How bats harbour several viruses yet not get sick

Bats avoid excessive virus-induced inflammation, which often causes severe diseases in humans

February 01, 2020 01:42 pm | Updated February 03, 2020 01:34 pm IST

Bats serves as natural host for numerous viruses including Ebola virus, Nipah virus, coronaviruses such as severe acute respiratory syndrome (SARS) and Middle East respiratory syndrome (MERS) and the 2019 novel coronovirus.

Bats serves as natural host for numerous viruses including Ebola virus, Nipah virus, coronaviruses such as severe acute respiratory syndrome (SARS) and Middle East respiratory syndrome (MERS) and the 2019 novel coronovirus.

Bats serves as natural hosts for numerous viruses including Ebola virus, Nipah virus , coronaviruses such as severe acute respiratory syndrome (SARS) and Middle East respiratory syndrome (MERS) and the 2019 novel coronavirus that has infected nearly 10,000 people and killed over 200 others. Even as these viruses cause harm in humans, they rarely if at all cause any harmful effects in bats. This is the case even when the viral load is extremely high in bats.

A study carried out last year and published in the journal Nature Microbiology revealed the mechanism responsible for bats to harbour numerous viruses without themselves getting affected and also live long. Compared with terrestrial mammals, bats have longer lifespan.

The reason why bats can harbour these viruses without getting affected is simply because bats can avoid excessive virus-induced inflammation, which often causes severe diseases in animals and people infected with viruses.

When pathogens infect humans and mice, the immune system gets activated and typical inflammatory response to fight the microbes is seen. While controlled inflammatory response to fight infection helps keep humans healthy, it can contribute to the damage caused by infectious diseases, and also age-related diseases when the inflammatory response becomes excessive.

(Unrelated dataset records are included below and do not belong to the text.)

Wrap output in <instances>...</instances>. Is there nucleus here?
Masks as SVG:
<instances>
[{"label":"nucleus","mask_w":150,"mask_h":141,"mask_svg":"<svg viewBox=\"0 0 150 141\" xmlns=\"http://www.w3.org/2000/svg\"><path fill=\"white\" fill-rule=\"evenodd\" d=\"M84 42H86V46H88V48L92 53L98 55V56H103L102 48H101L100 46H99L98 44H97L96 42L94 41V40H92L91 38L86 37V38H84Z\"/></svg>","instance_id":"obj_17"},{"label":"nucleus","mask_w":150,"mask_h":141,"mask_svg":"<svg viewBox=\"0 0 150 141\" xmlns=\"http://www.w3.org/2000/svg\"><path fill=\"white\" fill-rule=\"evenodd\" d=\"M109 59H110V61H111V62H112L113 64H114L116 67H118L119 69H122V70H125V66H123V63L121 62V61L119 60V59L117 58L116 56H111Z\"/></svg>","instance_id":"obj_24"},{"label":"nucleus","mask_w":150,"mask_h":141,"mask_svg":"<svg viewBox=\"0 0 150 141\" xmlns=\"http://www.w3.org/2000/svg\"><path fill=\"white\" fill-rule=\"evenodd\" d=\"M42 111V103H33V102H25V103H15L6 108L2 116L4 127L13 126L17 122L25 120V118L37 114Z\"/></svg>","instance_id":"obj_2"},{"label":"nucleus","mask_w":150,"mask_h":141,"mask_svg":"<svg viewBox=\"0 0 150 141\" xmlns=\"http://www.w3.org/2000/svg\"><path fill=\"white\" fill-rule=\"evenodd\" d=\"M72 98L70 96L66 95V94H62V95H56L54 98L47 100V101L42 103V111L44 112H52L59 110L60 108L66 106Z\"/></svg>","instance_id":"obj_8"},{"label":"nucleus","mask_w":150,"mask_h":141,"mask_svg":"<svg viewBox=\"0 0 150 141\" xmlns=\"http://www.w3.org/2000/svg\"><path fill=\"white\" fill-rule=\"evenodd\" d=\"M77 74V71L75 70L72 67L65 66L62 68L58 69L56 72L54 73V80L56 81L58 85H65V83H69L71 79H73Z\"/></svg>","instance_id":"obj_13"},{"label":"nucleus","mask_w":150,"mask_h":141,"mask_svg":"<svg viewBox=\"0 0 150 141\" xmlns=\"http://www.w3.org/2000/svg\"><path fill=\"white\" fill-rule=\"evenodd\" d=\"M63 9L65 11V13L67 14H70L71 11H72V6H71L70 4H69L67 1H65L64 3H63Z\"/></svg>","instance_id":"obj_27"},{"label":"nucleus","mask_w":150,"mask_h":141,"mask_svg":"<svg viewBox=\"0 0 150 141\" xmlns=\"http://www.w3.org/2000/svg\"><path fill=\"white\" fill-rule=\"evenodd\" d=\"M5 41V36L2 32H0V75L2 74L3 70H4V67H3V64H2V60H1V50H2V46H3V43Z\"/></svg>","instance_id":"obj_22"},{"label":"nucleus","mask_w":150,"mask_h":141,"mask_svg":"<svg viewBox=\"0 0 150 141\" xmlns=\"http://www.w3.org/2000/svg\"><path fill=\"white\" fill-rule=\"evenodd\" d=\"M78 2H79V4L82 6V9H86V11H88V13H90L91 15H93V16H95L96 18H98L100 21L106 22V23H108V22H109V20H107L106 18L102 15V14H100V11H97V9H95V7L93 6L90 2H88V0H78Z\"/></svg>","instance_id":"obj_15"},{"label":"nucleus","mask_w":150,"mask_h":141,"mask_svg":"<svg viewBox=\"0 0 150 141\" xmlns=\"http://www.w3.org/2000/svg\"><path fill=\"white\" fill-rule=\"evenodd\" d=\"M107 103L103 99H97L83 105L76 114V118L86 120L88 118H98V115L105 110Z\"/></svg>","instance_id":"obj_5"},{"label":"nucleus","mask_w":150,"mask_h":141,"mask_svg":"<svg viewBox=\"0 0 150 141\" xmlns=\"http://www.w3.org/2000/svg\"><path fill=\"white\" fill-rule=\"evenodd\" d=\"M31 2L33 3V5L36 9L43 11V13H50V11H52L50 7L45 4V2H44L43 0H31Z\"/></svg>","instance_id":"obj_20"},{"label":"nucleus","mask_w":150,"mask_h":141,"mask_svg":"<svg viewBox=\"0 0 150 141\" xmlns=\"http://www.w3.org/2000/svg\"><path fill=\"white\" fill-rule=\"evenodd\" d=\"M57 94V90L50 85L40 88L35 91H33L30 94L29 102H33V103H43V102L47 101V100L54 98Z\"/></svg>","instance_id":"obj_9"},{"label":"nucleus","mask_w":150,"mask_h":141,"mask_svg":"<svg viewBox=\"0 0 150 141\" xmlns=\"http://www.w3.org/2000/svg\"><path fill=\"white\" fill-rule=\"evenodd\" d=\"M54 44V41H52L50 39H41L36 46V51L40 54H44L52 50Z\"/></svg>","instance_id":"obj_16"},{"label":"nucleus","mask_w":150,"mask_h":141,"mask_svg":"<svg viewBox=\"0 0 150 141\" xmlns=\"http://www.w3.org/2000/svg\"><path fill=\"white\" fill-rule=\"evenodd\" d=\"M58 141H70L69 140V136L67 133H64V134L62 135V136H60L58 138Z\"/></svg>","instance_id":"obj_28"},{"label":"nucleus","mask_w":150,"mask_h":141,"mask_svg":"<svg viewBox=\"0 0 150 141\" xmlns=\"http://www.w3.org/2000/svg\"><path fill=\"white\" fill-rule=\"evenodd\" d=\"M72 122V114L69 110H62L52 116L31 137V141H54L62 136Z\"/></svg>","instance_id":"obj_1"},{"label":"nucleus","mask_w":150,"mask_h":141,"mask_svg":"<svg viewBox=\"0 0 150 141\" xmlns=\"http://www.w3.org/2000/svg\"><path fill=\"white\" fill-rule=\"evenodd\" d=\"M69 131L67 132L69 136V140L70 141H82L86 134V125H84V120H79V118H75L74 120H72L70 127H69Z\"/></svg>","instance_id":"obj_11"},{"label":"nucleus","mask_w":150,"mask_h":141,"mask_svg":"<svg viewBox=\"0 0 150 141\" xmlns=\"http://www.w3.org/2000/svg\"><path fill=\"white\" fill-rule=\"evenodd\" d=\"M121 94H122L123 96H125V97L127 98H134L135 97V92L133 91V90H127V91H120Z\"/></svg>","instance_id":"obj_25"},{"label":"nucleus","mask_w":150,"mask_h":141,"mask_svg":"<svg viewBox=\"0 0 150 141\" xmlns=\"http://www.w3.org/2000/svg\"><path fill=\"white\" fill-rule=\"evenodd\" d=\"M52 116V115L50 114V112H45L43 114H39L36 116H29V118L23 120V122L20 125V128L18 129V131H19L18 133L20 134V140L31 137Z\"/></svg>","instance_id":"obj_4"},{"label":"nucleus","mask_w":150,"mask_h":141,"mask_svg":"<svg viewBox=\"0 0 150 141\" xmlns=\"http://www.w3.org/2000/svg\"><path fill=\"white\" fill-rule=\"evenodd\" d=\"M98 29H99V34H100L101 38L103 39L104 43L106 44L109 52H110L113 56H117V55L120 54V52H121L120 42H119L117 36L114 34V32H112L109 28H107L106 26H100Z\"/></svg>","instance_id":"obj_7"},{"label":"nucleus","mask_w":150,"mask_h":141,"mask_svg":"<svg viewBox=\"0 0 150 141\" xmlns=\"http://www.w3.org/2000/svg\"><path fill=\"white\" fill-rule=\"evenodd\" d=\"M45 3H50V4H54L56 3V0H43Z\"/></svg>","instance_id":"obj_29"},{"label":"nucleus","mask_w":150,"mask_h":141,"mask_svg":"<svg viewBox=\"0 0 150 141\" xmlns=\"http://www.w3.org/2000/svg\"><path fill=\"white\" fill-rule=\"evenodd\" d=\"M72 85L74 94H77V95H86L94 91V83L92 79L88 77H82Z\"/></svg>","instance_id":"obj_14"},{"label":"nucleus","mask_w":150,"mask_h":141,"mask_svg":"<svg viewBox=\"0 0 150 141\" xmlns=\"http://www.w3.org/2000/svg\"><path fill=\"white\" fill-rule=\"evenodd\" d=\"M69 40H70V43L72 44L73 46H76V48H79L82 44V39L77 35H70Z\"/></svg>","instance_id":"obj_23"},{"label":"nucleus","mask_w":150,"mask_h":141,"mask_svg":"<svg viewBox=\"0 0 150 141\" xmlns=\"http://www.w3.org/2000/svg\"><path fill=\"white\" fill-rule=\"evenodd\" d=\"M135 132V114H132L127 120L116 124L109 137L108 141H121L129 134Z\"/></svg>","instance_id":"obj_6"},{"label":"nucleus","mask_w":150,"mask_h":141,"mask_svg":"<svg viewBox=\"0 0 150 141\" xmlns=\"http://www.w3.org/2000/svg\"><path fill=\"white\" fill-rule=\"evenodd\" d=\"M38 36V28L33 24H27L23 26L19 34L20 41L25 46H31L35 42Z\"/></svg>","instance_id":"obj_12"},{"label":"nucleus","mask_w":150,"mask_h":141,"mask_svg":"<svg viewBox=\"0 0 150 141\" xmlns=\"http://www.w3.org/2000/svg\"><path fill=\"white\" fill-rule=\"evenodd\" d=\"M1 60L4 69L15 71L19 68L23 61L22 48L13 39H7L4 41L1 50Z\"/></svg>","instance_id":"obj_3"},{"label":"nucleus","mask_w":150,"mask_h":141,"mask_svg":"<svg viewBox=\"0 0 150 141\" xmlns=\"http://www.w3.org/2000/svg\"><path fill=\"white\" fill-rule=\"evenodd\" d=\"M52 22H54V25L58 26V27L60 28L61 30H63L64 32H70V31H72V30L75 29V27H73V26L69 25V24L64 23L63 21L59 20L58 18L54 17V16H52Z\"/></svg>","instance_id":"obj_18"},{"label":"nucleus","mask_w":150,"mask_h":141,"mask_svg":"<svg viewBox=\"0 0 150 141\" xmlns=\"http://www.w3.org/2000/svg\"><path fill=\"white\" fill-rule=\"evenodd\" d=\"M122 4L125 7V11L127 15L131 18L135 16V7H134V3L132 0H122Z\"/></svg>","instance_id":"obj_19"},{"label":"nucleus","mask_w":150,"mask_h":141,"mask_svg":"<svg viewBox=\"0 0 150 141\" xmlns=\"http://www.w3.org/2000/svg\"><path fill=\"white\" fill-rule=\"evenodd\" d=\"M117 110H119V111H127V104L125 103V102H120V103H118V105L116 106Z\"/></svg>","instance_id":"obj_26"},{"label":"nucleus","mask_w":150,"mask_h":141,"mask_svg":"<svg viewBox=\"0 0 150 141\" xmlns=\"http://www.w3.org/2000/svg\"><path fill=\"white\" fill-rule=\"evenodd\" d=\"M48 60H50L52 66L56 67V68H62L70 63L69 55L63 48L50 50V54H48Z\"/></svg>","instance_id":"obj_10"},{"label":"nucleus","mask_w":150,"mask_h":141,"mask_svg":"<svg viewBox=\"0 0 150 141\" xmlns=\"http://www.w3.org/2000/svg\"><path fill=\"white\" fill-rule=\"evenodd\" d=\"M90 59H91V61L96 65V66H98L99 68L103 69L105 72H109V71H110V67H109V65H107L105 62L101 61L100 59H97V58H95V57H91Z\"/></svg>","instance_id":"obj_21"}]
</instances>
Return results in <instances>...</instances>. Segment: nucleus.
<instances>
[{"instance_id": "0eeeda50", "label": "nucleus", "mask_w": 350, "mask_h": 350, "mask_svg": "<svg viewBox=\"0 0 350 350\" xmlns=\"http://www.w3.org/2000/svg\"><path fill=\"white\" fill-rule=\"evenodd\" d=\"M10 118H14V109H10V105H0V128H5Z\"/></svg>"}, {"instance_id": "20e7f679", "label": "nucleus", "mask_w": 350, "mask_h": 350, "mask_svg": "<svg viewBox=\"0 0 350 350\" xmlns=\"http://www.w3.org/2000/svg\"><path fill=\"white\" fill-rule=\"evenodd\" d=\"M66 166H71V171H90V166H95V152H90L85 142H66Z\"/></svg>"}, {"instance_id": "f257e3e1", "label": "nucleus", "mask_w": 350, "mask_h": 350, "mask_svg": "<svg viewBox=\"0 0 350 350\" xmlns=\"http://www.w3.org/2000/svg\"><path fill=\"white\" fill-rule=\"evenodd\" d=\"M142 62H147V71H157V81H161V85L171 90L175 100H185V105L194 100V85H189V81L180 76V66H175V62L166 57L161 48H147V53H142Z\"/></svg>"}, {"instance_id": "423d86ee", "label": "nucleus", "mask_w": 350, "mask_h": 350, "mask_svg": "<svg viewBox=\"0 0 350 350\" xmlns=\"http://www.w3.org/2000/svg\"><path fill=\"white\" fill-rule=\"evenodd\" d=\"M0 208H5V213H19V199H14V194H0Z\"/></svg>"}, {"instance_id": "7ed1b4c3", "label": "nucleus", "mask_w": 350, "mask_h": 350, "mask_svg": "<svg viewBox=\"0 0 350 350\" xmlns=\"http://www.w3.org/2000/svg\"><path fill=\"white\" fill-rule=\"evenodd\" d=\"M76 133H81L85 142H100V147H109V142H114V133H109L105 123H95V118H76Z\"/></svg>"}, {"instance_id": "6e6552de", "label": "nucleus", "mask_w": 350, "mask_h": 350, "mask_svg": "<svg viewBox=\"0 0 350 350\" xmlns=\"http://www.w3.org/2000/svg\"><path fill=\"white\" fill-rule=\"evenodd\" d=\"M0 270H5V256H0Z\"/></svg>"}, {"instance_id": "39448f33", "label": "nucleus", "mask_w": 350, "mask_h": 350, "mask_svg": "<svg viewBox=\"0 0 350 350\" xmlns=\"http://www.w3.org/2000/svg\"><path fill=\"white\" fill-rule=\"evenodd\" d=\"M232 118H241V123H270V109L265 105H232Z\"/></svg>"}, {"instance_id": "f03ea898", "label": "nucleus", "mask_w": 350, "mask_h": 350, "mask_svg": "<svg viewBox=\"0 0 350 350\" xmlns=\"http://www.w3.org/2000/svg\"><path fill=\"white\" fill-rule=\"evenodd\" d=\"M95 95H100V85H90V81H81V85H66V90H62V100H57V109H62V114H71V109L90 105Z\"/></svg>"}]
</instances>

In complete contrast, the researchers found that the inflammatory response is dampened in bats immaterial of the variety of viruses that are present and the viral load. The researchers from Duke-NUS Medical School, Singapore used three different viruses — Melaka virus, MERS coronavirus and influenza A virus — and tested the responses of immune cell and other cells (peripheral blood mononuclear cells and bone-marrow derived macrophages) of bats, mice and humans to these viruses. While inflammation was high in the case of humans and mice, it was significantly reduced in bats immune cells.

“This supports an enhanced innate immune tolerance rather than an enhanced antiviral defence in bats,” they write. “This may also contribute to our understanding of the role of the inflammation in disease tolerance in bats as reservoir hosts” they say. This is in complete contrast to what is seen in mice and humans for disease-causing zoonotic viruses.

The researchers found that significantly reduced inflammation in bats was because activation of an important protein — NLRP3 — that recognises both cellular stress and viral/bacterial infections was significantly dampened in bat immune cells.

Studying further, the researchers found that reduced activation of the NLRP3 protein was in turn due to impaired production of mRNA (transcript). Since mRNA production is impaired the NLRP3 protein production gets compromised leading to less amount of the protein being produced. But this was not the case with mice and humans — there was no impairment to mRNA production so the NLRP3 protein was unaffected.

The NLRP3 protein is found as four variants in bats. The researchers found that the function of all the four variants in bats was dampened compared with human NLRP3. To test if their finding on NLRP3 holds true in evolutionally distant bats, the researchers studied two very distinct species of bats — Pteropus alecto, which is a large fruit bat known as the Black Flying Fox, and Myotis davadii, a tiny vesper bat from China. The variations have been found to be genetically conserved through evolution.

Further analysis comparing 10 bat and 17 non-bat mammalian NLRP3 gene sequences confirmed that these adaptations appear to be bat-specific.